Health check leaks file descriptors when DNS servers are unavailable
The problem
Styx 0.7 (possibly 1.n too) health check functionality leaks file descriptors when no domain name servers are available.
This is easy to reproduce in Vagrant or in Docker.
- Configure origin(s) with health checks.
- Watch the file descriptor count increase
- Start styx
- Modify name server IP address in
/etc/resolv.confto something non-existent.
Detailed description
When no name servers are available, InetAddress.getByName() appears to block for 20 seconds, blocking the Netty epoll event loop. In the meanwhile the health check monitor keeps creating more connections subsequent polls. They get queued up in Netty executor queue behind the slow name resolution.
"Health-Check-Monitor-app-Client-Worker-0-Thread@5018" prio=5 tid=0x13 nid=NA runnable
java.lang.Thread.State: RUNNABLE
at java.net.Inet4AddressImpl.lookupAllHostAddr(Inet4AddressImpl.java:-1)
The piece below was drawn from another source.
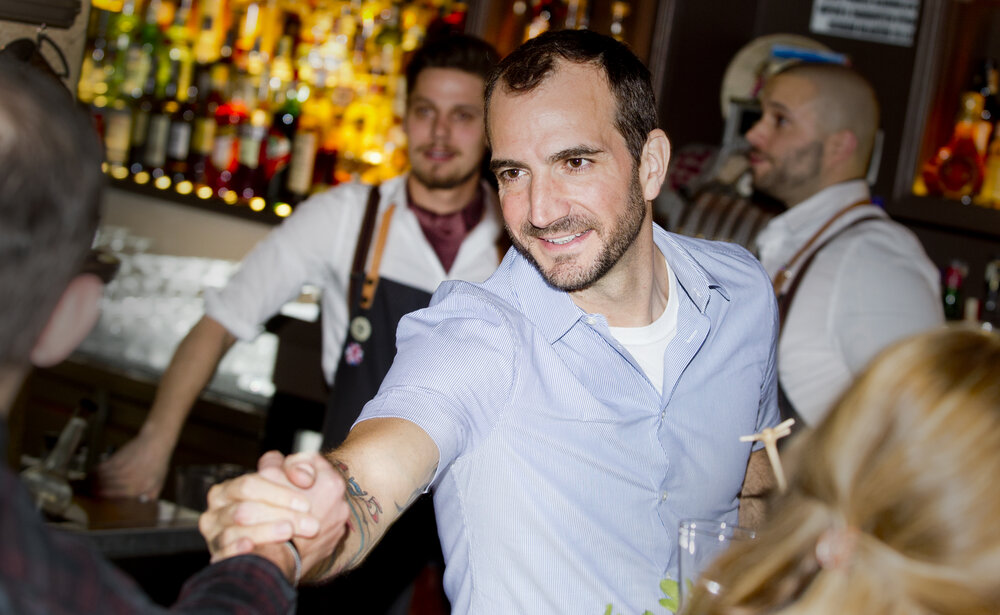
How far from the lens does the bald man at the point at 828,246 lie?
266 centimetres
at java.net.InetAddress$2.lookupAllHostAddr(InetAddress.java:929)
at java.net.InetAddress.getAddressesFromNameService(InetAddress.java:1324)
at java.net.InetAddress.getAllByName0(InetAddress.java:1277)
at java.net.InetAddress.getAllByName(InetAddress.java:1193)
at java.net.InetAddress.getAllByName(InetAddress.java:1127)
at java.net.InetAddress.getByName(InetAddress.java:1077)
at io.netty.util.internal.SocketUtils$8.run(SocketUtils.java:146)
at io.netty.util.internal.SocketUtils$8.run(SocketUtils.java:143)
at java.security.AccessController.doPrivileged(AccessController.java:-1)
at io.netty.util.internal.SocketUtils.addressByName(SocketUtils.java:143)
at io.netty.resolver.DefaultNameResolver.doResolve(DefaultNameResolver.java:43)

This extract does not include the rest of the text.